▸ **Exercise aim**: From the records below, copy every line that contains the word "href".

Records from a dataset:
•••

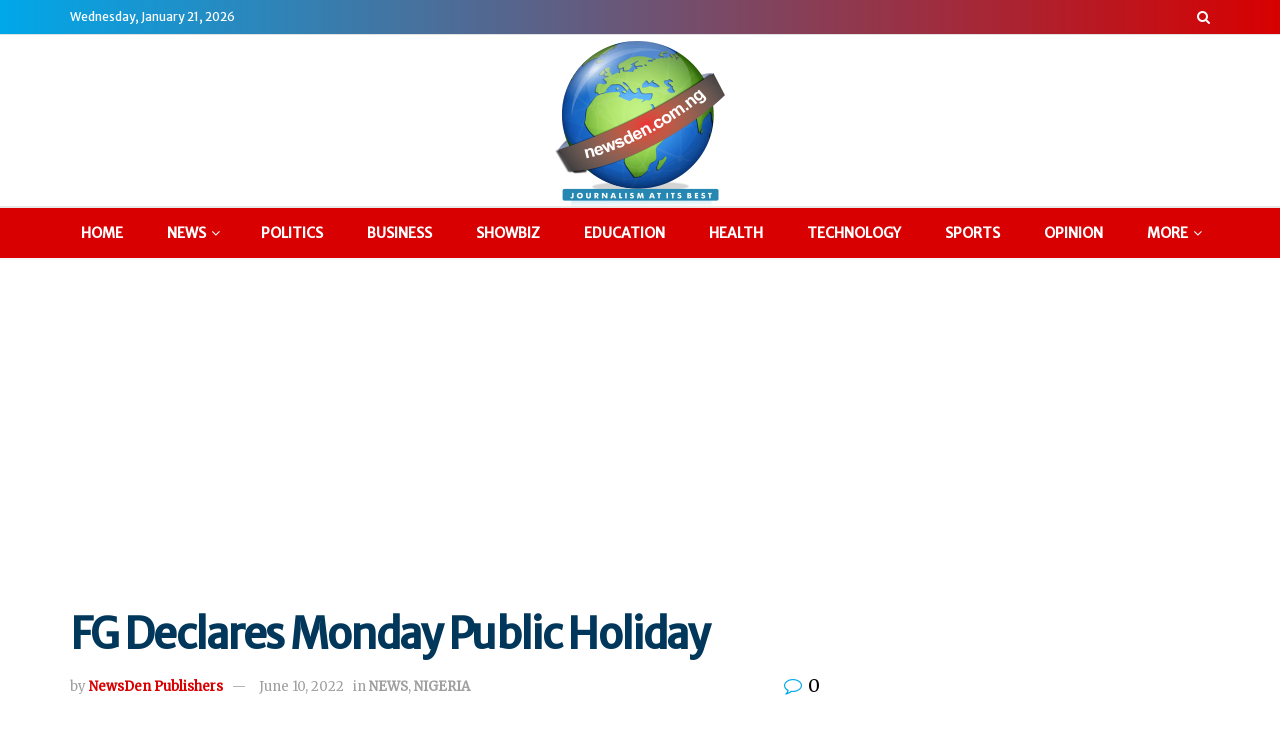

--- FILE ---
content_type: text/html; charset=utf-8
request_url: https://www.google.com/recaptcha/api2/aframe
body_size: 266
content:
<!DOCTYPE HTML><html><head><meta http-equiv="content-type" content="text/html; charset=UTF-8"></head><body><script nonce="pIo86o775eUwGhNTDdbK7w">/** Anti-fraud and anti-abuse applications only. See google.com/recaptcha */ try{var clients={'sodar':'https://pagead2.googlesyndication.com/pagead/sodar?'};window.addEventListener("message",function(a){try{if(a.source===window.parent){var b=JSON.parse(a.data);var c=clients[b['id']];if(c){var d=document.createElement('img');d.src=c+b['params']+'&rc='+(localStorage.getItem("rc::a")?sessionStorage.getItem("rc::b"):"");window.document.body.appendChild(d);sessionStorage.setItem("rc::e",parseInt(sessionStorage.getItem("rc::e")||0)+1);localStorage.setItem("rc::h",'1768961336396');}}}catch(b){}});window.parent.postMessage("_grecaptcha_ready", "*");}catch(b){}</script></body></html>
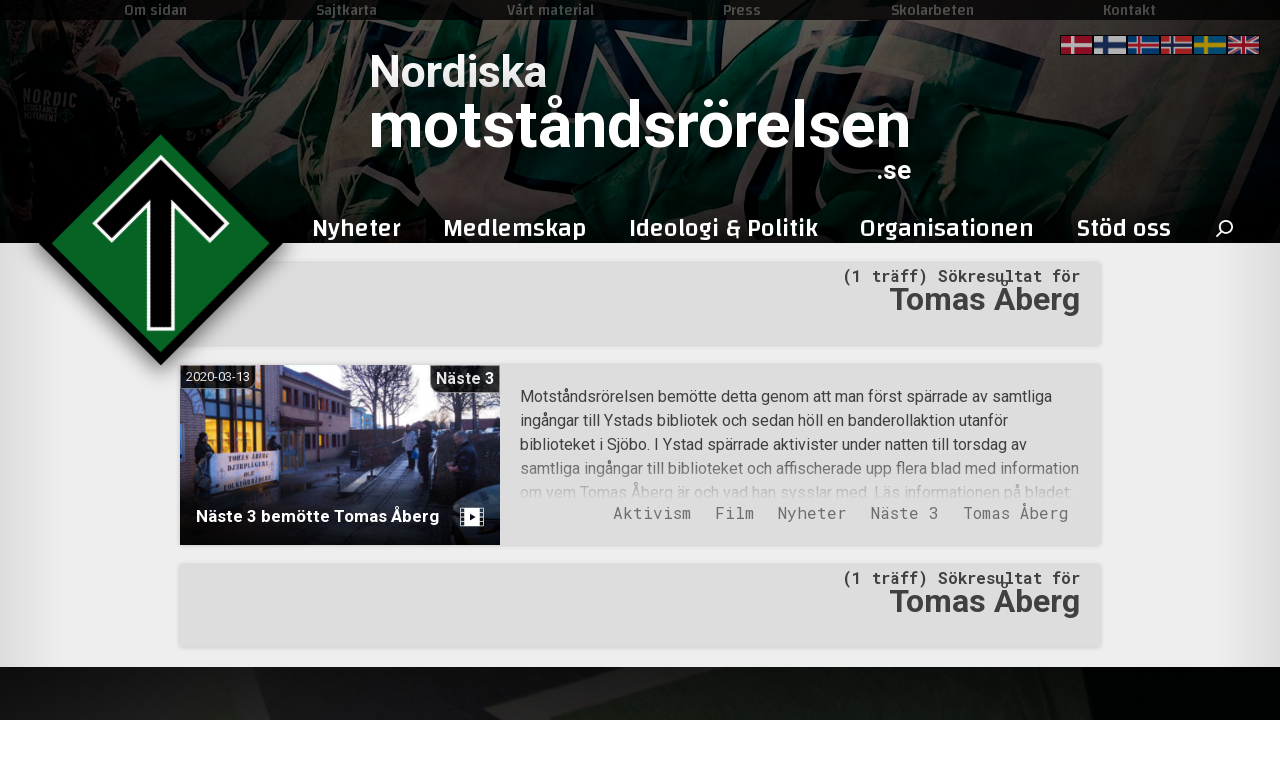

--- FILE ---
content_type: image/svg+xml
request_url: https://xn--motstndsrrelsen-llb70a.se/wp-content/uploads/2019/05/media-film-01.svg
body_size: 1085
content:
<?xml version="1.0" encoding="utf-8"?>
<!-- Generator: Adobe Illustrator 16.0.0, SVG Export Plug-In . SVG Version: 6.00 Build 0)  -->
<!DOCTYPE svg PUBLIC "-//W3C//DTD SVG 1.1//EN" "http://www.w3.org/Graphics/SVG/1.1/DTD/svg11.dtd">
<svg version="1.1" id="Layer_1" xmlns="http://www.w3.org/2000/svg" xmlns:xlink="http://www.w3.org/1999/xlink" x="0px" y="0px"
	 width="400px" height="400px" viewBox="0 0 400 400" enable-background="new 0 0 400 400" xml:space="preserve">
<path fill="#FFFFFF" d="M388.276,45.345H11.724C8.013,45.345,5,48.351,5,52.069v295.863c0,3.717,3.013,6.724,6.724,6.724h376.552
	c3.712,0,6.724-3.007,6.724-6.724V52.069C395,48.351,391.988,45.345,388.276,45.345z M72.242,341.207H18.448V280.69h53.793V341.207z
	 M72.242,267.24H18.448v-60.517h53.793V267.24z M72.242,193.276H18.448v-60.518h53.793V193.276z M72.242,119.311H18.448V58.793
	h53.793V119.311z M250.68,205.675l-73.965,47.07c-1.096,0.691-2.353,1.048-3.611,1.048c-1.116,0-2.226-0.274-3.234-0.827
	c-2.152-1.183-3.489-3.442-3.489-5.897v-94.137c0-2.454,1.337-4.713,3.489-5.897c2.152-1.177,4.774-1.089,6.852,0.222l73.966,47.068
	c1.93,1.238,3.107,3.376,3.107,5.676C253.794,202.301,252.616,204.438,250.68,205.675z M381.552,341.207H327.76V280.69h53.792
	V341.207z M381.552,267.24H327.76v-60.517h53.792V267.24z M381.552,193.276H327.76v-60.518h53.792V193.276z M381.552,119.311H327.76
	V58.793h53.792V119.311z"/>
</svg>
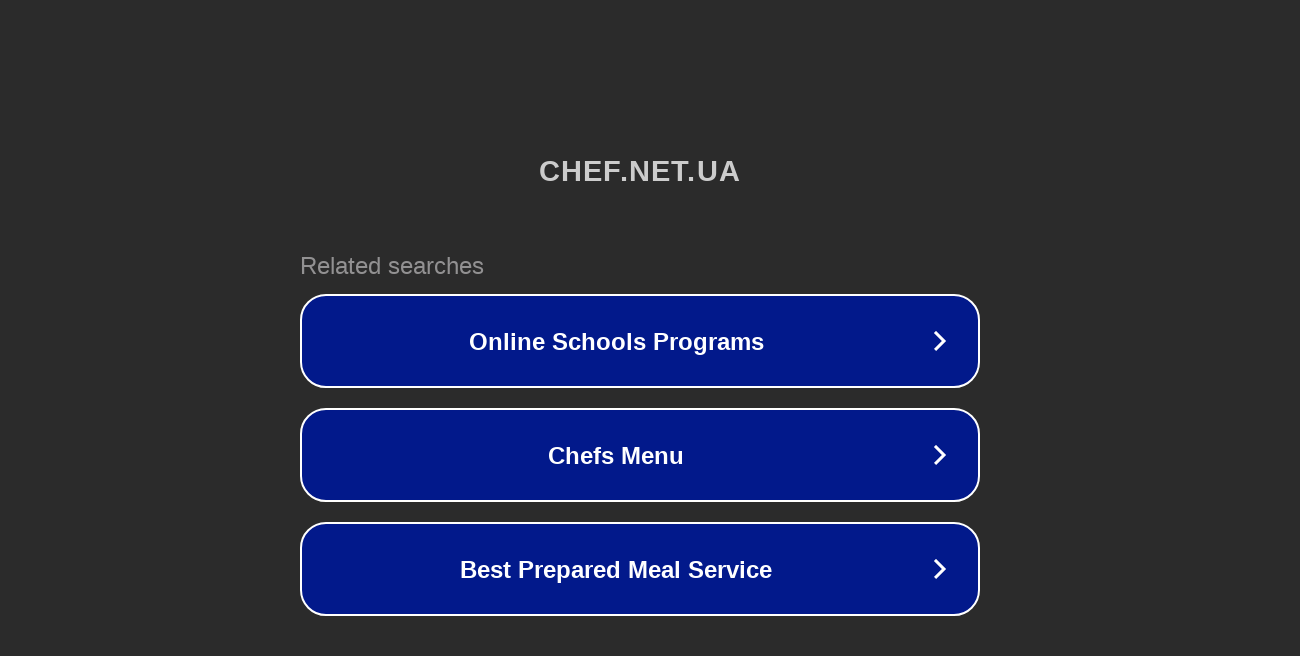

--- FILE ---
content_type: text/html; charset=utf-8
request_url: https://chef.net.ua/yak-pravilno-zamarinuvati-svininu-dlya-shashliku/
body_size: 1102
content:
<!doctype html>
<html data-adblockkey="MFwwDQYJKoZIhvcNAQEBBQADSwAwSAJBANDrp2lz7AOmADaN8tA50LsWcjLFyQFcb/P2Txc58oYOeILb3vBw7J6f4pamkAQVSQuqYsKx3YzdUHCvbVZvFUsCAwEAAQ==_XmZ+sxMCy85+l+IVEupRRAg2T4YFvT6KEPYptxOE2C9PJX/8Xo/IrxEKgvQ25ec85RbTA2UKnSqfWxIREt0M2Q==" lang="en" style="background: #2B2B2B;">
<head>
    <meta charset="utf-8">
    <meta name="viewport" content="width=device-width, initial-scale=1">
    <link rel="icon" href="[data-uri]">
    <link rel="preconnect" href="https://www.google.com" crossorigin>
</head>
<body>
<div id="target" style="opacity: 0"></div>
<script>window.park = "[base64]";</script>
<script src="/bvYsdZtdA.js"></script>
</body>
</html>
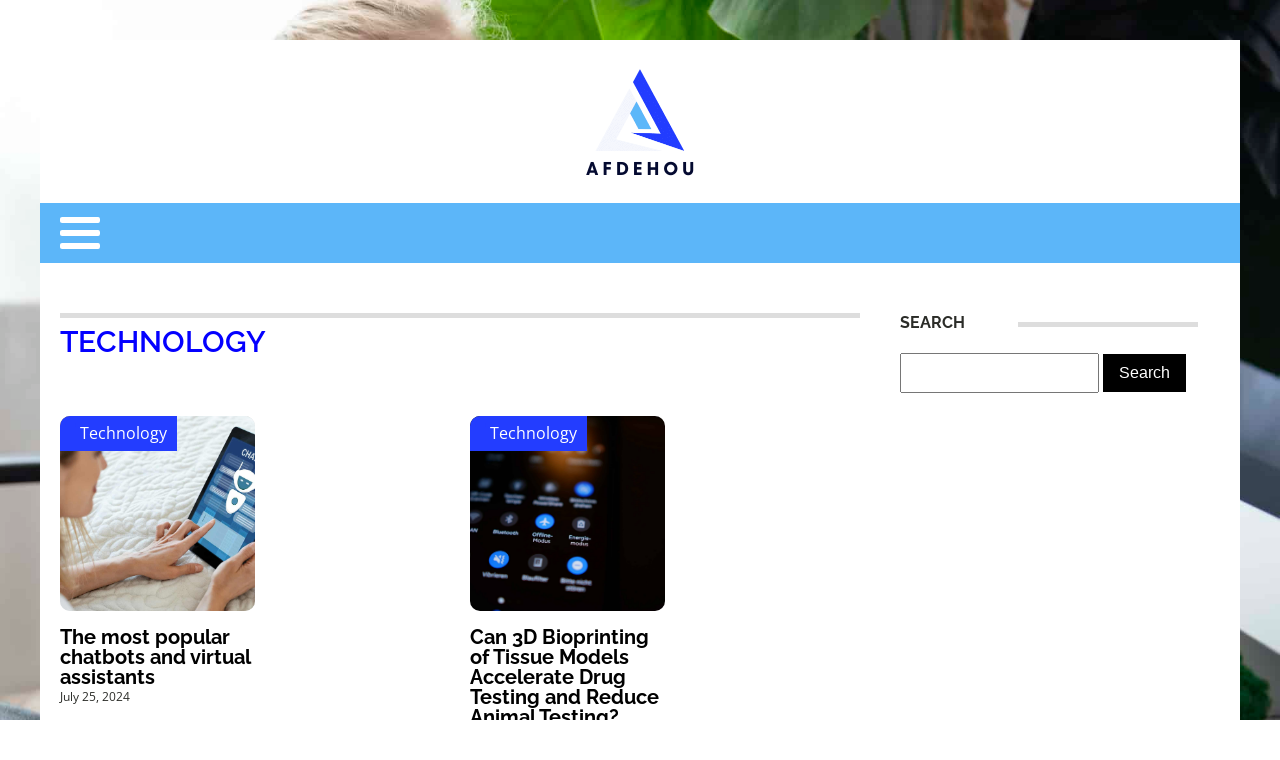

--- FILE ---
content_type: text/css; charset=utf-8
request_url: https://afdehou.org/wp-content/cache/min/1/wp-content/uploads/oxygen/css/24.css?ver=1737404004
body_size: 329
content:
#section-81-40>.ct-section-inner-wrap{padding-top:0;padding-bottom:0}#section-20-225>.ct-section-inner-wrap{padding-top:0;padding-right:0;padding-bottom:0;padding-left:0}#section-20-225{-webkit-font-smoothing:antialiased;-moz-osx-font-smoothing:grayscale;background-color:#233dff}@media (max-width:767px){#section-20-225>.ct-section-inner-wrap{padding-top:20px}}#div_block-65-40{background-color:#fff}#div_block-84-40{width:25%}#div_block-85-40{width:50%;text-align:left;align-items:center}#div_block-86-40{width:25%}#div_block-60-40{width:25%;display:flex;flex-direction:column;align-items:center;justify-content:center}#div_block-61-40{width:75%;display:flex;flex-direction:row;justify-content:flex-end}@media (max-width:991px){#new_columns-83-40>.ct-div-block{width:100%!important}}@media (max-width:991px){#new_columns-59-40>.ct-div-block{width:100%!important}}#new_columns-59-40{padding-top:1px}#text_block-62-40{color:#fff;font-size:12px}#link-89-40{display:flex}#image-88-40{height:auto;width:50%}#_nav_menu-78-40 .oxy-nav-menu-hamburger-line{background-color:#fff}@media (max-width:1300px){#_nav_menu-78-40 .oxy-nav-menu-list{display:none}#_nav_menu-78-40 .oxy-menu-toggle{display:initial}#_nav_menu-78-40.oxy-nav-menu.oxy-nav-menu-open .oxy-nav-menu-list{display:initial}}#_nav_menu-78-40.oxy-nav-menu.oxy-nav-menu-open{margin-top:0!important;margin-right:0!important;margin-left:0!important;margin-bottom:0!important}#_nav_menu-78-40.oxy-nav-menu.oxy-nav-menu-open .menu-item a{padding-top:20px;padding-bottom:20px;padding-left:25px;padding-right:25px}#_nav_menu-78-40 .oxy-nav-menu-hamburger-wrap{width:40px;height:40px;margin-top:10px;margin-bottom:10px}#_nav_menu-78-40 .oxy-nav-menu-hamburger{width:40px;height:32px}#_nav_menu-78-40 .oxy-nav-menu-hamburger-line{height:6px}#_nav_menu-78-40.oxy-nav-menu-open .oxy-nav-menu-hamburger .oxy-nav-menu-hamburger-line:first-child{top:13px}#_nav_menu-78-40.oxy-nav-menu-open .oxy-nav-menu-hamburger .oxy-nav-menu-hamburger-line:last-child{top:-13px}#_nav_menu-78-40 .oxy-nav-menu-list{flex-direction:row}#_nav_menu-78-40 .menu-item a{padding-top:20px;padding-left:25px;padding-right:25px;padding-bottom:20px;color:#fff;text-transform:uppercase;font-size:12px;font-weight:600}#_nav_menu-78-40 .current-menu-item a{color:#fff;background-color:#233dff}#_nav_menu-78-40.oxy-nav-menu:not(.oxy-nav-menu-open) .sub-menu{background-color:#233dff}#_nav_menu-78-40.oxy-nav-menu:not(.oxy-nav-menu-open) .sub-menu .menu-item a{border:0;padding-top:20px;padding-bottom:20px}#_nav_menu-78-40 .menu-item:focus-within a,#_nav_menu-78-40 .menu-item:hover a{color:#fff;background-color:#233dff}#_nav_menu-78-40.oxy-nav-menu:not(.oxy-nav-menu-open) .sub-menu:hover{background-color:#233dff}#_nav_menu-78-40.oxy-nav-menu:not(.oxy-nav-menu-open) .sub-menu .menu-item a:hover{border:0;padding-top:20px;padding-bottom:20px}#_nav_menu-95-24 .oxy-nav-menu-hamburger-line{background-color:#eff4f7}@media (max-width:1300px){#_nav_menu-95-24 .oxy-nav-menu-list{display:none}#_nav_menu-95-24 .oxy-menu-toggle{display:initial}#_nav_menu-95-24.oxy-nav-menu.oxy-nav-menu-open .oxy-nav-menu-list{display:initial}}#_nav_menu-95-24.oxy-nav-menu.oxy-nav-menu-open{margin-top:0!important;margin-right:0!important;margin-left:0!important;margin-bottom:0!important}#_nav_menu-95-24.oxy-nav-menu.oxy-nav-menu-open .menu-item a{padding-top:0;padding-bottom:0;padding-left:20px;padding-right:20px}#_nav_menu-95-24 .oxy-nav-menu-hamburger-wrap{width:40px;height:40px;margin-top:10px;margin-bottom:10px}#_nav_menu-95-24 .oxy-nav-menu-hamburger{width:40px;height:32px}#_nav_menu-95-24 .oxy-nav-menu-hamburger-line{height:6px}#_nav_menu-95-24.oxy-nav-menu-open .oxy-nav-menu-hamburger .oxy-nav-menu-hamburger-line:first-child{top:13px}#_nav_menu-95-24.oxy-nav-menu-open .oxy-nav-menu-hamburger .oxy-nav-menu-hamburger-line:last-child{top:-13px}#_nav_menu-95-24 .oxy-nav-menu-list{flex-direction:row}#_nav_menu-95-24 .menu-item a{padding-top:0;padding-left:20px;padding-right:20px;padding-bottom:0;color:#eff4f7}#_nav_menu-95-24.oxy-nav-menu:not(.oxy-nav-menu-open) .sub-menu .menu-item a{border:0;padding-top:0;padding-bottom:0}#_nav_menu-95-24.oxy-nav-menu:not(.oxy-nav-menu-open) .sub-menu .menu-item a:hover{border:0;padding-top:0;padding-bottom:0}#_header-72-40{margin-left:0%;margin-right:0%;width:100%}#_header_row-73-40 .oxy-nav-menu-open,#_header_row-73-40 .oxy-nav-menu:not(.oxy-nav-menu-open) .sub-menu{background-color:#5cb6f9}.oxy-header.oxy-sticky-header-active>#_header_row-73-40.oxygen-show-in-sticky-only{display:block}#_header_row-73-40{background-color:#5cb6f9}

•••

▸ **Worked solution**:
    <link rel="icon" href="[data-uri]">
    <link rel="preconnect" href="https://www.google.com" crossorigin>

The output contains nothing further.